- [Trecho dado]
--------
Numa ‘clipagem’ dos grandes jornais do dia 7/7/06, as matérias que importam para o presente artigo são as seguintes: O Estado S. Paulo/Nacional: ‘Estatuto da Igualdade Racial: Lula revê apoio’; O Estado S. Paulo/Economia: ‘Governo empurra decisão sobre FGTS para domésticas’; Folha de S. Paulo/Dinheiro: ‘Planalto poderá editar nova MP para domésticos’; O Globo/Economia: ‘Veto sobre MP dos Domésticos deve ser parcial’; Correio Braziliense/Economia: ‘Veto quase certo para FGTS de domésticas’; Estado de Minas/Economia: ‘Crítica a FGTS de domésticas’; e O Tempo/Opinião: ‘Racismo às avessas’.


Os títulos das matérias acima dão a exata medida do estágio do debate no governo e para qual rumo tende o autodenominado governo popular e democrático, em detrimento da forma desumana em que vive metade do povo brasileiro. A mídia, sem necessidade de maiores complementos, retrata que vivemos num país no qual Congresso Nacional e governo federal aceitam a continuidade do ‘apartamento’ e da ‘racialização’, porque estão convencidos de que, por decreto divino, há seres humanos de primeira e de segunda categoria, e assim deve ser, já que o Brasil é um país apartado e racializado desde os primórdios, a tal ponto que soa estranho alguém se insurgir contra esta ‘ordem natural’ das coisas.


Cultura nefasta


Não fosse a naturalização e a banalização do racismo nosso de cada dia, como ser tolerante e negar o ‘recorte racista’ dos fatos abaixo?


1) Estima-se em 6,8 milhões a categoria de trabalhadores domésticos, com 90% de negras, dos quais apenas 1,8 milhão têm carteira assinada segundo a lei vigente no país, desprovidos de FGTS, salários família e outros direitos garantidos às demais categorias profissionais;


2) Em 1998 havia no Brasil cerca de 400 mil meninas de 10 a 16 anos, pobres e a maioria negra, trabalhando em ‘casas alheias’. A rigor não são trabalhadoras domésticas, mas ‘quase’ escravas, pois foram ‘pegas para criar’ e pagam para serem criadas! Segundo dados do IBGE (Instituto Brasileiro de Geografia e Estatística) e do IPEA (Instituto de Pesquisa Econômica Aplicada), respectivamente, 33% delas não estudavam e 23% realizavam jornadas superiores a 48 horas semanais. Trata-se de uma realidade que há anos o movimento negro denuncia.
--------
- [A fazer]
a. Responda às perguntas sobre o texto acerca de racismo e trabalho doméstico:
(i) Em quantos trabalhadores se estima a categoria de trabalhadores domésticos?
(ii) Quantas meninas de 10 a 16 anos trabalhavam em "casas alheias" no Brasil em 1998?
(iii) Qual jornal publicou a matéria "Racismo às avessas"?
b. Resuma em duas frases o texto sobre racismo e trabalho doméstico.
c. Prolongue o texto sobre racismo e trabalho doméstico a partir da última frase apresentada.
As linhas de dados não têm nenhum papel nestas tarefas.

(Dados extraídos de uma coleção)
--------
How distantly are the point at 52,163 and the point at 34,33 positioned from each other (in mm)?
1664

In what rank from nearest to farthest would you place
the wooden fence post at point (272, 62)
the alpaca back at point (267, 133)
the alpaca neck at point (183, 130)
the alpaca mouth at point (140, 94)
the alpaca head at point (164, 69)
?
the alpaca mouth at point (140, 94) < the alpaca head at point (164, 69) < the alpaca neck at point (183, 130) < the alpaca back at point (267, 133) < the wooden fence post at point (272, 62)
--------
- [Respostas esperadas]
a.
(i) Em 6,8 milhões.
(ii) Cerca de 400 mil.
(iii) O Tempo, na seção Opinião.

b. O texto cita manchetes de grandes jornais de 7/7/06 sobre o Estatuto da Igualdade Racial e o FGTS das domésticas e afirma que elas mostram um Congresso Nacional e um governo federal que aceitam a continuidade do "apartamento" e da "racialização" no Brasil. Como fatos de "recorte racista", aponta os 6,8 milhões de trabalhadores domésticos, 90% deles negras, dos quais apenas 1,8 milhão têm carteira assinada, e as cerca de 400 mil meninas pobres, a maioria negra, que em 1998 trabalhavam em "casas alheias".

c.
3) ‘O trabalho doméstico infantil, realizado principalmente pelas meninas afro-descendentes se acentua de maneira dramática nas regiões Norte e Nordeste, constatado em todo o Brasil pela Organização Internacional do Trabalho (OIT), teve sua denúncia corroborada pelos relatos apresentados nas audiências públicas. Os dados da PNAD, IBGE, apontam que, durante a década de 90, na região Norte, as meninas afro-descendentes são 68 a 73% da massa de trabalhadores infantis domésticos, e no Nordeste fica entre 74 a 80%; e


4) E a exemplariedade da cultura nefasta da Casa Grande & Senzala, é a situação do trabalho doméstico no pais: ‘É comum as domésticas que trabalham 12 a 15 horas diárias apenas em troca de moradia e alimentação, ou por um salário miserável; e a prestação de serviços em horas extraordinárias se assemelha ao trabalho escravo.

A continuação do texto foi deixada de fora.